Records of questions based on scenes

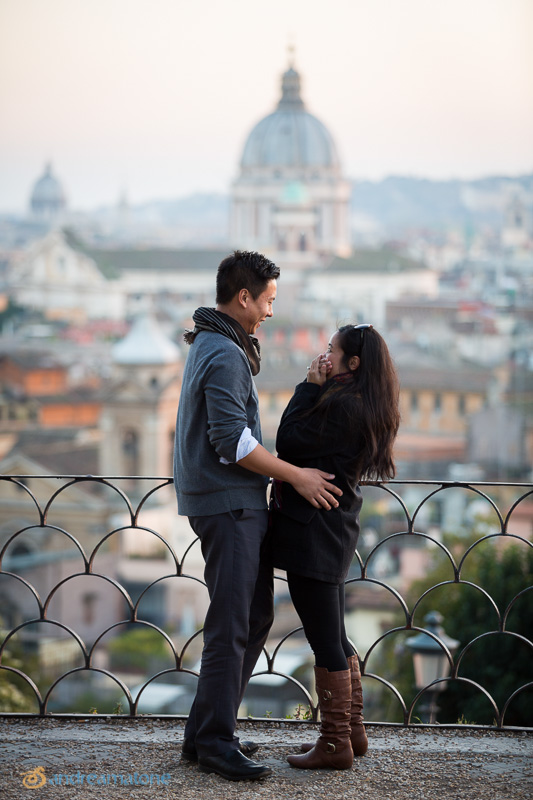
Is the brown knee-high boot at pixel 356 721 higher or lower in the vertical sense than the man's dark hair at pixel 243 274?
lower

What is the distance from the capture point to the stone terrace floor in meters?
1.70

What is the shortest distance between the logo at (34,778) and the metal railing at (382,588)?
7.0 inches

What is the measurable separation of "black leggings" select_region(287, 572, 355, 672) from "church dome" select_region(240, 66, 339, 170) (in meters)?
70.8

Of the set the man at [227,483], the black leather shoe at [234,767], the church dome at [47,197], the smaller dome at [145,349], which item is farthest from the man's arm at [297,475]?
the church dome at [47,197]

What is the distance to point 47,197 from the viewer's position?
80.6 m

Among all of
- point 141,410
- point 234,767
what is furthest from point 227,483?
point 141,410

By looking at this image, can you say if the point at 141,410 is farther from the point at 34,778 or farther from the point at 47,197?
the point at 47,197

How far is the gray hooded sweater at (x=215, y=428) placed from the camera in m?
1.69

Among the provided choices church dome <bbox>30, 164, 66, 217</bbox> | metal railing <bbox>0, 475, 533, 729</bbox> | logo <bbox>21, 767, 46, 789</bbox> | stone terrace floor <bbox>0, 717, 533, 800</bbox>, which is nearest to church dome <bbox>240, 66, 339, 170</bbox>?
church dome <bbox>30, 164, 66, 217</bbox>

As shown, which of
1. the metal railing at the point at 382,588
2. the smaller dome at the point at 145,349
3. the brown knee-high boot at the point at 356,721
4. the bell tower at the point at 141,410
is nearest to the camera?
the brown knee-high boot at the point at 356,721

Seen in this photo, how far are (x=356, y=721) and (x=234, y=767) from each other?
0.77 feet

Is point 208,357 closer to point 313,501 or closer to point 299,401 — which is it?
point 299,401

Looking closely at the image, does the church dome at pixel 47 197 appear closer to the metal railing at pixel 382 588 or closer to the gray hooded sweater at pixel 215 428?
the metal railing at pixel 382 588

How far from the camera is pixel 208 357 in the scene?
172 centimetres
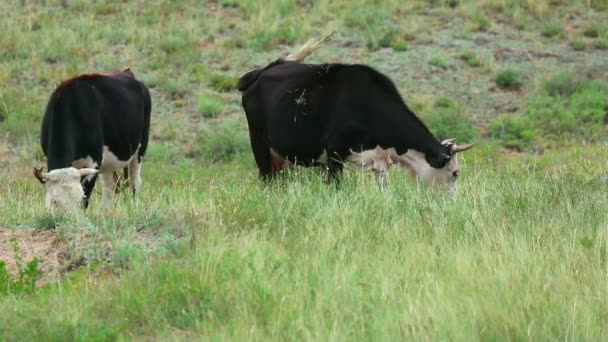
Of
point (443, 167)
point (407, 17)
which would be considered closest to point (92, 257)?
point (443, 167)

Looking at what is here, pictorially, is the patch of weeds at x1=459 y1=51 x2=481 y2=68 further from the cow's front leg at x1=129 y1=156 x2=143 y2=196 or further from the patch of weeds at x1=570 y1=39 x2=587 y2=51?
the cow's front leg at x1=129 y1=156 x2=143 y2=196

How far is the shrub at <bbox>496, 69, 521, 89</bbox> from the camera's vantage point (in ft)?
75.0

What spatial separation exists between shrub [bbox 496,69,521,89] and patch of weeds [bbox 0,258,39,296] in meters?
16.5

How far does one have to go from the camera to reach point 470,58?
23.9 m

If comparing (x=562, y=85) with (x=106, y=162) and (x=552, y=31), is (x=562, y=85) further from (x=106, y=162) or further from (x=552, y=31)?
(x=106, y=162)

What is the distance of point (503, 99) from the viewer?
22.3m

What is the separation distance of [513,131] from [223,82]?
5722 millimetres

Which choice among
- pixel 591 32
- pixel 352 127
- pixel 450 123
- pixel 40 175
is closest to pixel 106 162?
pixel 40 175

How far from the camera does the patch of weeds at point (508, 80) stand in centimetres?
2286

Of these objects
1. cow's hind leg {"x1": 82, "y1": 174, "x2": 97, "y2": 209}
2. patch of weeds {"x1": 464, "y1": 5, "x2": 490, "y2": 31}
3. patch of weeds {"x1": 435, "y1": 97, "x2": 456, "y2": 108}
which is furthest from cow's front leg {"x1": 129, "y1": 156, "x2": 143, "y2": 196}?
patch of weeds {"x1": 464, "y1": 5, "x2": 490, "y2": 31}

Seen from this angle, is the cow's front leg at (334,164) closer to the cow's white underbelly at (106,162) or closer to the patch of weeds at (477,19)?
the cow's white underbelly at (106,162)

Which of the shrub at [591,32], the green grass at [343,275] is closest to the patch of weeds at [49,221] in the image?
the green grass at [343,275]

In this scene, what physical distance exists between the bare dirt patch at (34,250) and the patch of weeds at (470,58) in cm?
1608

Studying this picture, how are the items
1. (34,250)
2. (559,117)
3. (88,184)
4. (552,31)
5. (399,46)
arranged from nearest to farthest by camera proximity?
(34,250)
(88,184)
(559,117)
(399,46)
(552,31)
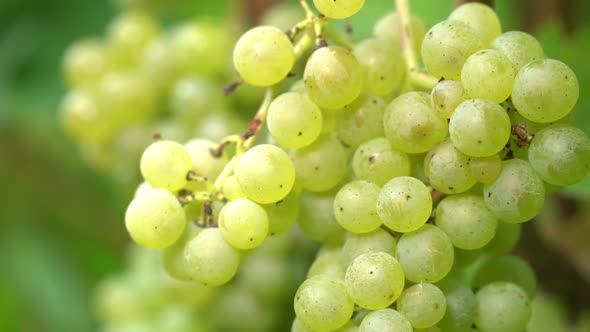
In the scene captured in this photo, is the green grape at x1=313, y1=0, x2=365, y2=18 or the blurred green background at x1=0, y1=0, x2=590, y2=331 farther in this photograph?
the blurred green background at x1=0, y1=0, x2=590, y2=331

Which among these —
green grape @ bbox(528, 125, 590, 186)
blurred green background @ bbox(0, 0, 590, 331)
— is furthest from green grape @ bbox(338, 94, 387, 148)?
blurred green background @ bbox(0, 0, 590, 331)

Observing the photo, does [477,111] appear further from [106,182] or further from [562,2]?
[106,182]

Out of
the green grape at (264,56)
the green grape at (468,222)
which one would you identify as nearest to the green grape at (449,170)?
the green grape at (468,222)

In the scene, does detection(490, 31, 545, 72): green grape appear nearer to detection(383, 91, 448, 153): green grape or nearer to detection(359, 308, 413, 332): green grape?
detection(383, 91, 448, 153): green grape

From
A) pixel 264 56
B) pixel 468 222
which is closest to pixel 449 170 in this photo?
pixel 468 222

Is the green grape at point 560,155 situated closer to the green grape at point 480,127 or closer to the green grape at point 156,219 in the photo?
the green grape at point 480,127

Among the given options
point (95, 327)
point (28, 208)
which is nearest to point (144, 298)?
point (95, 327)

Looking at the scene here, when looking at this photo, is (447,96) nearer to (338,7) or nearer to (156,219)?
(338,7)
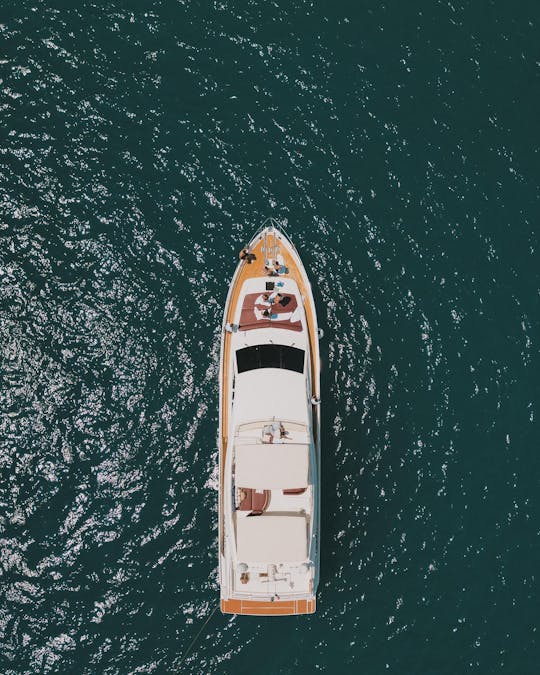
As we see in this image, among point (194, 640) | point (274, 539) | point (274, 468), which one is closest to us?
point (274, 539)

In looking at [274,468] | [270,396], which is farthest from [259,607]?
→ [270,396]

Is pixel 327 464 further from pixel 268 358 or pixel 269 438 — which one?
pixel 268 358

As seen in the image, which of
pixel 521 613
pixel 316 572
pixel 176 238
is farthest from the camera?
pixel 176 238

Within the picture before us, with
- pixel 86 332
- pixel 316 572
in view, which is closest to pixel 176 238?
pixel 86 332

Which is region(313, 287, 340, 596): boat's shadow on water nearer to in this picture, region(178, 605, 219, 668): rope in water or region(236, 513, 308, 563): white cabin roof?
region(236, 513, 308, 563): white cabin roof

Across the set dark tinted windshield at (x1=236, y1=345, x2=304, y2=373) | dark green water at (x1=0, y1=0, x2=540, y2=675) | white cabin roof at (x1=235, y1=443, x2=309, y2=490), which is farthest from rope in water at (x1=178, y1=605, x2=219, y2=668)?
dark tinted windshield at (x1=236, y1=345, x2=304, y2=373)

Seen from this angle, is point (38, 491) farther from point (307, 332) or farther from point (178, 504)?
point (307, 332)

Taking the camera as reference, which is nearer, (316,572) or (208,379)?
(316,572)
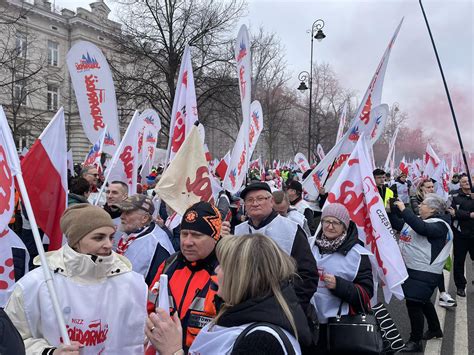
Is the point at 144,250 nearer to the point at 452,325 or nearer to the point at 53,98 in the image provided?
the point at 452,325

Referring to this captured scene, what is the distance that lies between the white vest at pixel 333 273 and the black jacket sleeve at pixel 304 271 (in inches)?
9.4

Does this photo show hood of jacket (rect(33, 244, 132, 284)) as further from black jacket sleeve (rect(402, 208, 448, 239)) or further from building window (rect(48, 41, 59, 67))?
building window (rect(48, 41, 59, 67))

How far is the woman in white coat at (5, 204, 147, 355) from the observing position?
2.08 metres

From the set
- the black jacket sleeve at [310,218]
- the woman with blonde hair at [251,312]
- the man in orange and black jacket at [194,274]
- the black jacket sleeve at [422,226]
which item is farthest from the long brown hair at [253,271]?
the black jacket sleeve at [310,218]

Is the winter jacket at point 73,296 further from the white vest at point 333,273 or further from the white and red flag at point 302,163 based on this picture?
the white and red flag at point 302,163

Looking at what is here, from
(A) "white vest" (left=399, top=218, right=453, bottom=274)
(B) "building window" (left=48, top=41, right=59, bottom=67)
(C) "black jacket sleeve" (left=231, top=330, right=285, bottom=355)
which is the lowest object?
(A) "white vest" (left=399, top=218, right=453, bottom=274)

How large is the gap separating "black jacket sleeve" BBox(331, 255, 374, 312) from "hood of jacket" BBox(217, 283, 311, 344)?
1.45 meters

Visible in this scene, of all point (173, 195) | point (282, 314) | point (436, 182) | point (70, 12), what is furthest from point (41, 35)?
point (282, 314)

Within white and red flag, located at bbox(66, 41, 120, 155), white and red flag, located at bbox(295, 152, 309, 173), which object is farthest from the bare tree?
white and red flag, located at bbox(66, 41, 120, 155)

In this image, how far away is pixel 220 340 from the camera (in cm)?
174

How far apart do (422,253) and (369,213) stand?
1604 millimetres

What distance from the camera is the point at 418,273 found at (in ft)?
16.6

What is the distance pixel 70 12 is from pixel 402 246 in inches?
1721

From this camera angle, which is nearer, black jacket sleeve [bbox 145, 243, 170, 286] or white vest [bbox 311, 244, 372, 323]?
white vest [bbox 311, 244, 372, 323]
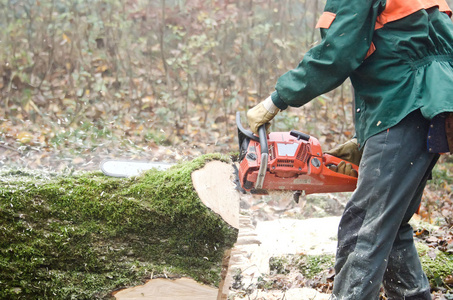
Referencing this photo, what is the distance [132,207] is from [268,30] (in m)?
6.17

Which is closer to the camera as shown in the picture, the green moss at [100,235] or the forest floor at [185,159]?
the green moss at [100,235]

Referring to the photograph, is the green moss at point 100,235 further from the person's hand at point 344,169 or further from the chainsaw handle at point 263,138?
the person's hand at point 344,169

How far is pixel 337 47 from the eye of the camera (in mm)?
2162

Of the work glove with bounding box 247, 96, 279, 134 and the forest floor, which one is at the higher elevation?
the work glove with bounding box 247, 96, 279, 134

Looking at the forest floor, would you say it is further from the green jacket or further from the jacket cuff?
the green jacket

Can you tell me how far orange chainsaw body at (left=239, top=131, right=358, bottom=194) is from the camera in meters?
2.57

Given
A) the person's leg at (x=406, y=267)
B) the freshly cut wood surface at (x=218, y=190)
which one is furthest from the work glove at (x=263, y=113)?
the person's leg at (x=406, y=267)

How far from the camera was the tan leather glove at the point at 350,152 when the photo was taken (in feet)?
9.06

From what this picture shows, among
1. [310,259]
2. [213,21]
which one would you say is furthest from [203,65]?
[310,259]

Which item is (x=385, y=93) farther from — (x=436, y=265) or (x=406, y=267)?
(x=436, y=265)

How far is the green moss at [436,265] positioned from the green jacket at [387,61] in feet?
4.65

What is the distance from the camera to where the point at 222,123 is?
23.4ft

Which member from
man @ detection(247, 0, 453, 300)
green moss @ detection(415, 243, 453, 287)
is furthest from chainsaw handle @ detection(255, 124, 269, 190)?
green moss @ detection(415, 243, 453, 287)

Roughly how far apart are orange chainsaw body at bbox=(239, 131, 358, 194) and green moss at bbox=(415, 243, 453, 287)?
3.17ft
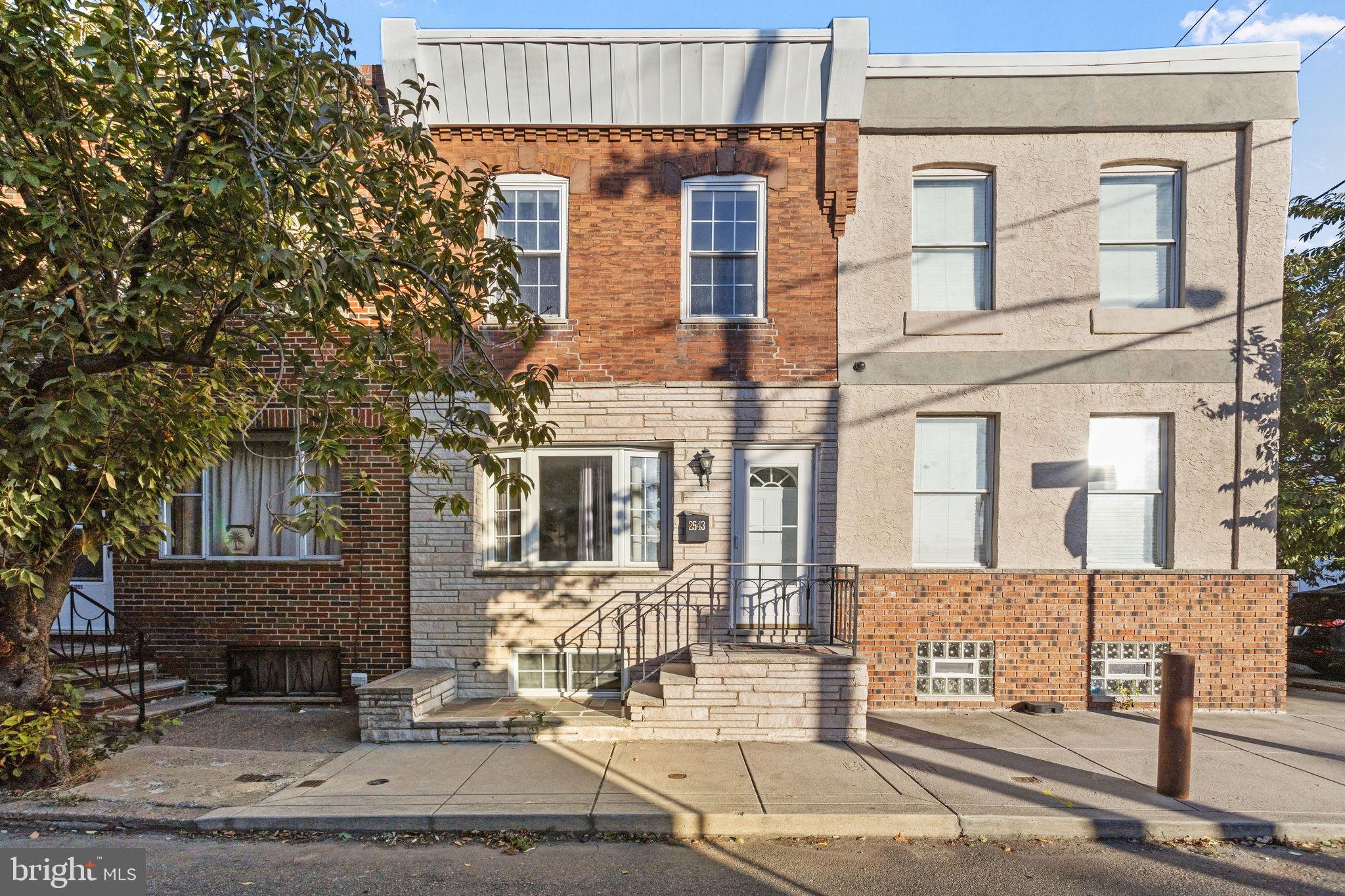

> **Exercise objective**
Rewrite the material above as a JSON list of strings, one string per line and no blank lines, starting at the beginning of the material and ending at the line that contains "172 centimetres". Leave the pictures out of the answer.

> **Response to this task**
[
  "Is the brown knee-high boot at pixel 356 721 higher or lower in the vertical sense than the man's dark hair at pixel 243 274?",
  "lower",
  "What is the distance from the capture point to the stone terrace floor in meters?",
  "1.70",
  "What is the shortest distance between the logo at (34,778) and the metal railing at (382,588)?",
  "7.0 inches",
  "What is the measurable separation of \"black leggings\" select_region(287, 572, 355, 672) from \"church dome\" select_region(240, 66, 339, 170) (in meters)?",
  "70.8",
  "Of the set the man at [227,483], the black leather shoe at [234,767], the church dome at [47,197], the smaller dome at [145,349], which item is farthest from the man's arm at [297,475]?",
  "the church dome at [47,197]",
  "What is the distance to point 47,197 from the viewer's position?",
  "80.6 m",
  "Among all of",
  "- point 141,410",
  "- point 234,767",
  "what is furthest from point 227,483?",
  "point 141,410",
  "By looking at this image, can you say if the point at 141,410 is farther from the point at 34,778 or farther from the point at 47,197?",
  "the point at 47,197",
  "How far is the gray hooded sweater at (x=215, y=428) placed from the camera in m?",
  "1.69",
  "Among the provided choices church dome <bbox>30, 164, 66, 217</bbox> | metal railing <bbox>0, 475, 533, 729</bbox> | logo <bbox>21, 767, 46, 789</bbox> | stone terrace floor <bbox>0, 717, 533, 800</bbox>, which is nearest to church dome <bbox>240, 66, 339, 170</bbox>?",
  "church dome <bbox>30, 164, 66, 217</bbox>",
  "As shown, which of",
  "1. the metal railing at the point at 382,588",
  "2. the smaller dome at the point at 145,349",
  "3. the brown knee-high boot at the point at 356,721",
  "4. the bell tower at the point at 141,410",
  "is nearest to the camera?",
  "the brown knee-high boot at the point at 356,721",
  "Seen in this photo, how far are (x=356, y=721) and (x=234, y=767) from each other?",
  "0.77 feet",
  "Is point 208,357 closer to point 313,501 or closer to point 299,401 — which is it?",
  "point 299,401",
  "Looking closely at the image, does the church dome at pixel 47 197 appear closer to the metal railing at pixel 382 588 or closer to the gray hooded sweater at pixel 215 428?",
  "the metal railing at pixel 382 588",
  "How far from the camera is pixel 208 357 in the scene?",
  "172 centimetres"
]